After taking a 1-2 fastball maybe an inch off the plate, Mike Moustakas served the game-tying single over Goins’ head.
“Looking at the inning, we just had some really good at-bats,” Royals closer Wade Davis said. “We had some hits fall in. We didn’t really torch him or anything like that. That’s just the kind of pitcher he is. Every time you watch him pitch, every single pitch is going to be the most competitive pitch he throws. I would definitely stick with that guy too.”
With two outs, Alex Gordon smacked a double to right-center, giving the Royals their first lead of the game and Alex Rios added an RBI grounder.
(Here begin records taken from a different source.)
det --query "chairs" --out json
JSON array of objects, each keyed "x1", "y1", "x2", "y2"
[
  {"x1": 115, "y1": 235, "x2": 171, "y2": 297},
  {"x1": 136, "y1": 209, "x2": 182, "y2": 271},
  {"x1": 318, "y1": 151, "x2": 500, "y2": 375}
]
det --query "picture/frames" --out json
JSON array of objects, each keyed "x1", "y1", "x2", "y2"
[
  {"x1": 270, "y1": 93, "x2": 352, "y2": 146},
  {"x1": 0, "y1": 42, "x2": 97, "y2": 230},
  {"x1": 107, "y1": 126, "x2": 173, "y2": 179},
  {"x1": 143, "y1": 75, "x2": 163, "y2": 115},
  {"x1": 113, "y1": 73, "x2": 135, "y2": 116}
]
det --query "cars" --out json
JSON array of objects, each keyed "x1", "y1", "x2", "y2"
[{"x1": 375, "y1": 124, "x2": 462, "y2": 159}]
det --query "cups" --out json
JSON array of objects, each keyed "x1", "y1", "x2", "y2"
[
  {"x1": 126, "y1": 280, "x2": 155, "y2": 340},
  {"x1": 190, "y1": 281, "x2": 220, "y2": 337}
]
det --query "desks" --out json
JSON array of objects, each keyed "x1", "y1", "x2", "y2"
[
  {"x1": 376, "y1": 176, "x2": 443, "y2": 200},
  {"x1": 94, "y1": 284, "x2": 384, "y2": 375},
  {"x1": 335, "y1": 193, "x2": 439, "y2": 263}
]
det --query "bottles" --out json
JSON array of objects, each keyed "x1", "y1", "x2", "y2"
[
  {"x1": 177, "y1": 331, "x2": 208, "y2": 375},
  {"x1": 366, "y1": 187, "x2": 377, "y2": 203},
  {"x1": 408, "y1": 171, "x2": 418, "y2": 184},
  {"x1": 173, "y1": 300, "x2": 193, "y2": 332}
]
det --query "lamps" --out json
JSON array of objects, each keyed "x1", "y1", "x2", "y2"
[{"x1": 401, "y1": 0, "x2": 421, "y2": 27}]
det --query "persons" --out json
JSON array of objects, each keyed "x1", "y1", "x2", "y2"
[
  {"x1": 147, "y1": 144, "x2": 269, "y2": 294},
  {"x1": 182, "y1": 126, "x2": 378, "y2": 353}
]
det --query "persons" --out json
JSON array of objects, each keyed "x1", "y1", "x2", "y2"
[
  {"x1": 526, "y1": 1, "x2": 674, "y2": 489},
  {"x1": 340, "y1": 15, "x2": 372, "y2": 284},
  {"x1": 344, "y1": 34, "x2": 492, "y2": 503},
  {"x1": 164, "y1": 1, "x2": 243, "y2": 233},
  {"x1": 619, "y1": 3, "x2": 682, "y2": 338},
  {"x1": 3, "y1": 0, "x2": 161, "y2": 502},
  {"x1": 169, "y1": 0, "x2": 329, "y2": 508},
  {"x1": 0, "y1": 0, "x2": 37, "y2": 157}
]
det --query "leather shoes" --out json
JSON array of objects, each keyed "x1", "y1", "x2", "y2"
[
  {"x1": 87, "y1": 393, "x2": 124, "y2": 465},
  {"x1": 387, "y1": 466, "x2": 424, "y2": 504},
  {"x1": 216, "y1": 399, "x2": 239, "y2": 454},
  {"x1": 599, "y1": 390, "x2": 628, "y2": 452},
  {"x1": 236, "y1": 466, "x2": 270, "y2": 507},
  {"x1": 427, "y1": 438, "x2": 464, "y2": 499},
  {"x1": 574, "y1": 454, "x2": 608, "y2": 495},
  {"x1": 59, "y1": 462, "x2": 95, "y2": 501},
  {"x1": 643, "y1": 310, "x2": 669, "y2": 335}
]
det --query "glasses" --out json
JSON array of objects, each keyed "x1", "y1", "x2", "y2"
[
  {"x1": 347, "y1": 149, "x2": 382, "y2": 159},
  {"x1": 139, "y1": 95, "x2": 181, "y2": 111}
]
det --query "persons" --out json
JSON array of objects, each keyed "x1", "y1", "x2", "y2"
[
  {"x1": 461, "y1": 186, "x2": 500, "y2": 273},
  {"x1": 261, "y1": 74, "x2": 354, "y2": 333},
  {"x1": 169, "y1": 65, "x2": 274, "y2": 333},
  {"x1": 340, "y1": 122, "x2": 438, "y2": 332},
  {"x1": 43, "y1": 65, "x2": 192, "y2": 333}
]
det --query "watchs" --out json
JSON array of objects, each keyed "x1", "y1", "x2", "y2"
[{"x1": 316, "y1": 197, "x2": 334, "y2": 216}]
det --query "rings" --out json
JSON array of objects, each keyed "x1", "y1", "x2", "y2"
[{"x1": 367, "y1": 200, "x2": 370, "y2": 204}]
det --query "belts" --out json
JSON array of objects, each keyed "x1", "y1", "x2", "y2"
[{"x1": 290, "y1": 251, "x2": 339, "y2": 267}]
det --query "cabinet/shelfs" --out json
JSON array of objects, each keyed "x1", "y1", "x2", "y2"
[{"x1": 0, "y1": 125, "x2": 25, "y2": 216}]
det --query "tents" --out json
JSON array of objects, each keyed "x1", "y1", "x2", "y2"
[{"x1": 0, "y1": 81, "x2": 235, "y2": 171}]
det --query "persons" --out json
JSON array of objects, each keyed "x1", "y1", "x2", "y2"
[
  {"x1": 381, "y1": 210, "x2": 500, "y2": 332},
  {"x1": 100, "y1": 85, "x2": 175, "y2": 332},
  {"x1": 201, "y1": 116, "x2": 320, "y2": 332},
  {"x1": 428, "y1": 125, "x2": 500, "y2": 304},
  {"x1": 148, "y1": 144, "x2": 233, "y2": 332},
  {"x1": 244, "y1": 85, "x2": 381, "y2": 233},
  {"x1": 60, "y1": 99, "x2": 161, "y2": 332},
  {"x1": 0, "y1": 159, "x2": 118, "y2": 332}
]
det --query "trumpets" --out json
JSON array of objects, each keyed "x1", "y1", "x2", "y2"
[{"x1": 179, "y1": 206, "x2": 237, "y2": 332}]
Price’s dominance the previous six innings was wasted in a five-hit, five-run, seventh-inning barrage, but Gibbons never really considered going away from him before Gordon’s at-bat.
“He’s one pitch away from getting out of that,” Gibbons said. “And, of course, the big hit by Gordo with a good at-bat, so it was unfortunate. You can’t really pitch a better game to that point anyway. He did a hell of a job.”
Price, who was acquired from Detroit at the trade deadline, dropped to 0-7 in seven career postseason starts. He struck out seven in the first six innings and finished with a Jays record-tying eight in 6 2/3 innings.
“He held them at check,” Gibbons said. “He didn’t break a sweat before that seventh inning. … Deserve better, that’s for sure.”